I have used my 9800GTX+ GPU before, but solidworks is designed for workstation cards.
OvRiDe
10-16-2011, 01:00 AM
What!?!?! No Bulldozer!?!? I mean what the hell.. it has 8 cores! :rolleyes:
:twisted:
Beware that just because a motherboard has a 1366 socket, doesn't mean you can put a XEON processor on it. As far as I know the only "desktop" board that supports the 1366 XEON is the EVGA SR-2 board, and it has 2 of them on it. Also most 1366 socket "desktop" boards or consumer level boards only support up to 24GB of RAM. (6 sets of 4GB DIMMS). The SR-2 and maybe one or two others support all the way up to 48GB of RAM.
xr4man
10-16-2011, 07:55 AM
i wouldn't worry too much about the processor. solid works is mainly a video and ram hog. so there's no need to go for an over the top server processor or anything.
Twigsoffury
10-16-2011, 02:45 PM
You better dump 3/4 of the budget for the video card if your messing with solid works.
That program RAPES gpu memory lol
I'd probably shoot for some of these
http://www.newegg.com/Product/Product.aspx?Item=N82E16814133324
But i mean if you really want to Bedazzle his ass with a over the top computer (the only way i roll damnit)
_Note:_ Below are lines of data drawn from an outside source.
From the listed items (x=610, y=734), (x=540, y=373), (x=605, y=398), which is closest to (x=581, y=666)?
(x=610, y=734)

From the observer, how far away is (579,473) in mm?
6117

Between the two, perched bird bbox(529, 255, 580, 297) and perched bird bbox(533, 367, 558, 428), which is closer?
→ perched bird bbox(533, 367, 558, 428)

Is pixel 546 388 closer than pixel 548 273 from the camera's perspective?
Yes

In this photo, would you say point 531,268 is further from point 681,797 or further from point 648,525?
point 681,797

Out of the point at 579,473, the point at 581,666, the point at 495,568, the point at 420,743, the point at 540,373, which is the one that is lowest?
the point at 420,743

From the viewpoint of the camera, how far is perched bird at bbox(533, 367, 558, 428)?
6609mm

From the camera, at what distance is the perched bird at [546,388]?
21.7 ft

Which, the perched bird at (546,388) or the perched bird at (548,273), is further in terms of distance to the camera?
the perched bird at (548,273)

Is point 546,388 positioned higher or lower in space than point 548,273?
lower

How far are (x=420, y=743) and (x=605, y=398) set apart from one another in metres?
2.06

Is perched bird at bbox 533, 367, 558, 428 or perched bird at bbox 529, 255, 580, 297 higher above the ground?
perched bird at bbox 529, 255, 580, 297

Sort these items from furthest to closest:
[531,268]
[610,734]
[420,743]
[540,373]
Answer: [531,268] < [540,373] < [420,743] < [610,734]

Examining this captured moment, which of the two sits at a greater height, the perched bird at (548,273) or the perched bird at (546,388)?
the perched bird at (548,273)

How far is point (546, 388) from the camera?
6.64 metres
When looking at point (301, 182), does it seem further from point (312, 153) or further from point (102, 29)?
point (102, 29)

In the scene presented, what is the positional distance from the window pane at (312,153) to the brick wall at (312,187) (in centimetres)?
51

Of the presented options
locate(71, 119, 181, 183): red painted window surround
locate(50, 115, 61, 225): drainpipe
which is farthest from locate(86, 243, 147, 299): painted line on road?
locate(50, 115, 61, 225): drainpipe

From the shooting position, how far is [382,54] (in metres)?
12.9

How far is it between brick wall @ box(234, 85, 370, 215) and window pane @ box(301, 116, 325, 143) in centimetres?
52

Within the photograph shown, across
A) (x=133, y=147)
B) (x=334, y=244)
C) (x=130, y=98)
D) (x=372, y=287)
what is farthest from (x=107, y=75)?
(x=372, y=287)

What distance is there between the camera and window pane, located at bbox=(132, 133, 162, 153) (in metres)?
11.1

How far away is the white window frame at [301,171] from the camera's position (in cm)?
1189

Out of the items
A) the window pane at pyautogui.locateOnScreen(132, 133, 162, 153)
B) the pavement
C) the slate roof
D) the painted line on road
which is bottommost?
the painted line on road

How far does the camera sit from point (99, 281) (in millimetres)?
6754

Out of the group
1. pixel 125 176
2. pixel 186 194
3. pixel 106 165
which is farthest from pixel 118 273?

http://www.newegg.com/Product/Product.aspx?Item=N82E16814195094
Throw down with a 4 monitor span and he'll sh@# his pants.
Diamon
10-16-2011, 04:19 PM
I think you're overestimating the system requirements, I've never had any problems with SolidWorks on my system. A quadcore i7, a gtx 560ti and 8gb ram should be more then enough. Unless you're building very extreme 3D representations.
Twigsoffury
10-16-2011, 05:37 PM
Unless you're building very extreme 3D representations.
don't be limiting the inspirational abilities of his client with sub par hardware.
[/sarcasm]
diluzio91
10-16-2011, 07:05 PM
eerm. from what was described to me he's dealing with models that are millions and millions of points.
Diamon
10-17-2011, 01:15 PM
Ask him to load up his largest model and take a screenshot of the system performance tab.
Kayin
10-17-2011, 07:14 PM
Ask him to load up his largest model and take a screenshot of the system performance tab.
This.
Also, never put anything mission critical on SSDs. Any failure and they're unrecoverable.